══ Exercise data

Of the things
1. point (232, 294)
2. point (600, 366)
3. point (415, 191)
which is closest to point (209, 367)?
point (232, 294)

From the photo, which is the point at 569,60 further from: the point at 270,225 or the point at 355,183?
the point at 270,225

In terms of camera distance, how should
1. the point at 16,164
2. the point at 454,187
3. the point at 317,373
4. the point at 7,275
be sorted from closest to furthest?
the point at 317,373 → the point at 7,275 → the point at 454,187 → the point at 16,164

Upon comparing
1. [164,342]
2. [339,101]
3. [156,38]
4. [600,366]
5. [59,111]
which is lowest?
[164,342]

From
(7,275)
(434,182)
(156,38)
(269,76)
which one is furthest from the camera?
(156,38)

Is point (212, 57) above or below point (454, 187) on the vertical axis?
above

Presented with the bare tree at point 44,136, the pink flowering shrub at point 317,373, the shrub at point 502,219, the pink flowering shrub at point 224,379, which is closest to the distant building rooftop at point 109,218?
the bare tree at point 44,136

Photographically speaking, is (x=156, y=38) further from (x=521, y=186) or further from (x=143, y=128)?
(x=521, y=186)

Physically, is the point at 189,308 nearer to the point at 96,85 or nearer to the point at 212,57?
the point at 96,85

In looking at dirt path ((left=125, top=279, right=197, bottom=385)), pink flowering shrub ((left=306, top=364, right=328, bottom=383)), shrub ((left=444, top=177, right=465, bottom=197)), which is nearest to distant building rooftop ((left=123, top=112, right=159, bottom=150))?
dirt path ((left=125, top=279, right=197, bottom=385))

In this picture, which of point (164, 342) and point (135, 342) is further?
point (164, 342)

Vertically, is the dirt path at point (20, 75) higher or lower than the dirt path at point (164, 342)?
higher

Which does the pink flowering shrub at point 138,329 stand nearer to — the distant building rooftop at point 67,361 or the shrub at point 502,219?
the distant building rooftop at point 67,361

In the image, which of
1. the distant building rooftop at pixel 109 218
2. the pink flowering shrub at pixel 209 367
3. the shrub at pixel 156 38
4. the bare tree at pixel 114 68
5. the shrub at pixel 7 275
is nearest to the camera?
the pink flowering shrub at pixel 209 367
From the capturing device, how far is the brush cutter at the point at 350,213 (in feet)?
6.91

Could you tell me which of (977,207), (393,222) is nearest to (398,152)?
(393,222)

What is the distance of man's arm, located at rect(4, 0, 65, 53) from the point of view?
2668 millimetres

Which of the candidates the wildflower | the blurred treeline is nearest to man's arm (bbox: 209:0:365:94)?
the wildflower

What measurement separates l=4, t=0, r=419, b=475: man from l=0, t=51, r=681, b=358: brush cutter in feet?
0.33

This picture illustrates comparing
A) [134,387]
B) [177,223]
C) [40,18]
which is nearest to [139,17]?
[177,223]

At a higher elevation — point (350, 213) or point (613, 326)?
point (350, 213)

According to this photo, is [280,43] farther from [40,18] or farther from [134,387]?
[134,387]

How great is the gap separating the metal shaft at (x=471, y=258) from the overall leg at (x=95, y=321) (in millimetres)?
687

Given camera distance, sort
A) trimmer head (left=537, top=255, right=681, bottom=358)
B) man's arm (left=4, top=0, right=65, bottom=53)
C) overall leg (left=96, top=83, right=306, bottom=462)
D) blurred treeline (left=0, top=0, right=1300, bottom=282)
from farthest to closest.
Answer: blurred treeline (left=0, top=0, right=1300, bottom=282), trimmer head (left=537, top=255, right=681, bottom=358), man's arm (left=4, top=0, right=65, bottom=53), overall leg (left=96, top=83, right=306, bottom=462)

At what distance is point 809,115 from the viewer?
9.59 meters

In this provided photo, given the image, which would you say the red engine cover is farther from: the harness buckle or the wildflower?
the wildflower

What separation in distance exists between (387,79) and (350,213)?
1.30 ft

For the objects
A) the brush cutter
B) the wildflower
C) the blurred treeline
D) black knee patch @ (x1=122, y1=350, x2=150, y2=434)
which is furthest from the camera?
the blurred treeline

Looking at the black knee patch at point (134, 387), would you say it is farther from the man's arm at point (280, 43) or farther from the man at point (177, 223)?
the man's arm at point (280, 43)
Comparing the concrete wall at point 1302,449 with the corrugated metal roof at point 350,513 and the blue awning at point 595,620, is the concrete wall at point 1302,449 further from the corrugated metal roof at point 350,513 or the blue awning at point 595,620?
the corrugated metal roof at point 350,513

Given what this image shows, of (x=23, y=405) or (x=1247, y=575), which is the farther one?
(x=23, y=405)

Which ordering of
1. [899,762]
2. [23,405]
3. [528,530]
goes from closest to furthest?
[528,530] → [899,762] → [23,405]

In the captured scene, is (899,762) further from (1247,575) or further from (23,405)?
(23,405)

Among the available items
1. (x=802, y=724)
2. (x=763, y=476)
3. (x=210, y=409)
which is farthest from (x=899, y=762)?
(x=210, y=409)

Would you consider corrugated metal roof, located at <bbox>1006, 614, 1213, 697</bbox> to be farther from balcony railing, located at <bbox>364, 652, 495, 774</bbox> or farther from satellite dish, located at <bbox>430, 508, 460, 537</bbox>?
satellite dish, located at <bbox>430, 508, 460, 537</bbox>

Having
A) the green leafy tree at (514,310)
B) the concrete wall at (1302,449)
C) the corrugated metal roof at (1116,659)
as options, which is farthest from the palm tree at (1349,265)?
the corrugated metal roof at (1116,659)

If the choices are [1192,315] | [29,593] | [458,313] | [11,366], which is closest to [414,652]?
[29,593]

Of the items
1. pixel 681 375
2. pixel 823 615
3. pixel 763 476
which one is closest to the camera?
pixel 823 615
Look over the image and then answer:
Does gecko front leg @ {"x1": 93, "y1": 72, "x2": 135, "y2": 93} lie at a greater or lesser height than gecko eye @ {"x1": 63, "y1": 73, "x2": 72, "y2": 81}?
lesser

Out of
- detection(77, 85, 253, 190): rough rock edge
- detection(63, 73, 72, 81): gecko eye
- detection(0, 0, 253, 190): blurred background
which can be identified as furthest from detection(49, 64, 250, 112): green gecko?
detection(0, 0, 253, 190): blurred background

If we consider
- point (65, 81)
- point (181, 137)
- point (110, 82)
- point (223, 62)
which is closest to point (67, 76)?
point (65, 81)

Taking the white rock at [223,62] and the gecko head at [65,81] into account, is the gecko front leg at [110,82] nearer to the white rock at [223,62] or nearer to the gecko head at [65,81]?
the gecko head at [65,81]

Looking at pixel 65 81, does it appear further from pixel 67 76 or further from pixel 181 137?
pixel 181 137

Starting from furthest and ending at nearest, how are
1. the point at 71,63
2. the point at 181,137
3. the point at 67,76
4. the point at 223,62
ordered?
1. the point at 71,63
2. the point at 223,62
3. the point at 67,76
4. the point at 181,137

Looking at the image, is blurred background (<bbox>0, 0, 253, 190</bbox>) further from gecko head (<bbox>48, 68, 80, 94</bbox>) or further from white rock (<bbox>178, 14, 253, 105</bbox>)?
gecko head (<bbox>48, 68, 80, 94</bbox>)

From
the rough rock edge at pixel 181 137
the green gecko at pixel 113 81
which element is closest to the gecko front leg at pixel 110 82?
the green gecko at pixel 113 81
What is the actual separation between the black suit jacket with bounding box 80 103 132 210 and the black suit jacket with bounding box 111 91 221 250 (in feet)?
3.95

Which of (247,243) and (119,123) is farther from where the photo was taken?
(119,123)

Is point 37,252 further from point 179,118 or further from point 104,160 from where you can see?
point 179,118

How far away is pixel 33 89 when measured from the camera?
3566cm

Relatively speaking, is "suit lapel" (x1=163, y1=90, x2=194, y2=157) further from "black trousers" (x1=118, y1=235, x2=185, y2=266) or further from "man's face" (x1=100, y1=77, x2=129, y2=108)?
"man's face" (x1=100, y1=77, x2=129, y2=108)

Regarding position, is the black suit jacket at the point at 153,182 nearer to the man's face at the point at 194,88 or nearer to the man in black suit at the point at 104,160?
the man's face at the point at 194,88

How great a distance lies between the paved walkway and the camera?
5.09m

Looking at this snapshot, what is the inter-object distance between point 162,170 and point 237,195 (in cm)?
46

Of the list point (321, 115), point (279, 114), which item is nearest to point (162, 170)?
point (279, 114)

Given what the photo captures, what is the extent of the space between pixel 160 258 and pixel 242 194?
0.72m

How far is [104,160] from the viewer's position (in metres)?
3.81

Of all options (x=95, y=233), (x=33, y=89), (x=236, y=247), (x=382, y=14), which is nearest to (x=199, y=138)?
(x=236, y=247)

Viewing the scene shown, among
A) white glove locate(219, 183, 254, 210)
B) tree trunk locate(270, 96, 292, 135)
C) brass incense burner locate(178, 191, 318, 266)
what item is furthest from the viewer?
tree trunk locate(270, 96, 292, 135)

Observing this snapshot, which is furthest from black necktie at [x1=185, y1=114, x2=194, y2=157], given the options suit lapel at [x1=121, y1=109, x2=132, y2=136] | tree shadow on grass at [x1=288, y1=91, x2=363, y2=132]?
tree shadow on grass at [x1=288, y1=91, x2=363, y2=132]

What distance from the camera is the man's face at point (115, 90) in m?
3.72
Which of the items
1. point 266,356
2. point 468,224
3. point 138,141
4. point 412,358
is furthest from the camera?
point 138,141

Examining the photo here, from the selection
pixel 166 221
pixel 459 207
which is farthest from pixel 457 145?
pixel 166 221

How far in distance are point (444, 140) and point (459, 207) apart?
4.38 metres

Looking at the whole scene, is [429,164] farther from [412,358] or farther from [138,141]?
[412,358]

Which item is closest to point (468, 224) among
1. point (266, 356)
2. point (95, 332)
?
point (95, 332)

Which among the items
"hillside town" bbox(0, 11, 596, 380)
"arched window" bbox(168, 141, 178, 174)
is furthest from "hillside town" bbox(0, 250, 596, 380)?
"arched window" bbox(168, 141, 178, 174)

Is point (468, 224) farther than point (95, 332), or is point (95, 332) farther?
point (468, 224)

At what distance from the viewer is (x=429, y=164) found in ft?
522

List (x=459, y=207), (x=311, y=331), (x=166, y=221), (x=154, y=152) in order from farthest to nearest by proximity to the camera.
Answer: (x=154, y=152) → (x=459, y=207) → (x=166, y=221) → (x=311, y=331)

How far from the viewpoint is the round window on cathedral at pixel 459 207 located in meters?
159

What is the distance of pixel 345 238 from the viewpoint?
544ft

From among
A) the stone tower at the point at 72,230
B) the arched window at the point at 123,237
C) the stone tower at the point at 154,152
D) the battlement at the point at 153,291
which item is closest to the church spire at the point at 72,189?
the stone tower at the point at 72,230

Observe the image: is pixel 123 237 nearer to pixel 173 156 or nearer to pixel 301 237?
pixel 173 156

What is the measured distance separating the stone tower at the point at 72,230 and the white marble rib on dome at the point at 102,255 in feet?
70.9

════

What to do:
Print, unchanged, the part of the items above that opens with the line containing "In terms of camera distance, how should" and closes with the line containing "2668 millimetres", including both of those lines.

Exercise answer:
In terms of camera distance, how should
1. the point at 16,164
2. the point at 454,187
3. the point at 317,373
4. the point at 7,275
be sorted from closest to furthest?
the point at 317,373 → the point at 7,275 → the point at 454,187 → the point at 16,164

Upon comparing
1. [164,342]
2. [339,101]
3. [156,38]
4. [600,366]
5. [59,111]
which is lowest?
[164,342]

From
(7,275)
(434,182)
(156,38)
(269,76)
which one is furthest from the camera?
(156,38)

Is point (212, 57) above or below point (454, 187) on the vertical axis?
above

Presented with the bare tree at point 44,136, the pink flowering shrub at point 317,373, the shrub at point 502,219, the pink flowering shrub at point 224,379, which is closest to the distant building rooftop at point 109,218?
the bare tree at point 44,136

Photographically speaking, is (x=156, y=38) further from (x=521, y=186) or further from (x=143, y=128)?
(x=521, y=186)

Physically, is the point at 189,308 nearer to the point at 96,85 or nearer to the point at 212,57?
the point at 96,85

In looking at dirt path ((left=125, top=279, right=197, bottom=385)), pink flowering shrub ((left=306, top=364, right=328, bottom=383)), shrub ((left=444, top=177, right=465, bottom=197)), which is nearest to distant building rooftop ((left=123, top=112, right=159, bottom=150))?
dirt path ((left=125, top=279, right=197, bottom=385))

In this picture, which of point (164, 342) and point (135, 342) is further?
point (164, 342)

Vertically, is the dirt path at point (20, 75) higher or lower than the dirt path at point (164, 342)?
higher

Which does the pink flowering shrub at point 138,329 stand nearer to — the distant building rooftop at point 67,361 or the shrub at point 502,219?
the distant building rooftop at point 67,361

In the image, which of
1. the distant building rooftop at pixel 109 218
2. the pink flowering shrub at pixel 209 367
3. the shrub at pixel 156 38
4. the bare tree at pixel 114 68
5. the shrub at pixel 7 275
is nearest to the camera?
the pink flowering shrub at pixel 209 367
From the capturing device, how far is the brush cutter at the point at 350,213 (in feet)?
6.91

Could you tell me which of (977,207), (393,222) is nearest to (398,152)?
(393,222)

What is the distance of man's arm, located at rect(4, 0, 65, 53) from the point of view?
2668 millimetres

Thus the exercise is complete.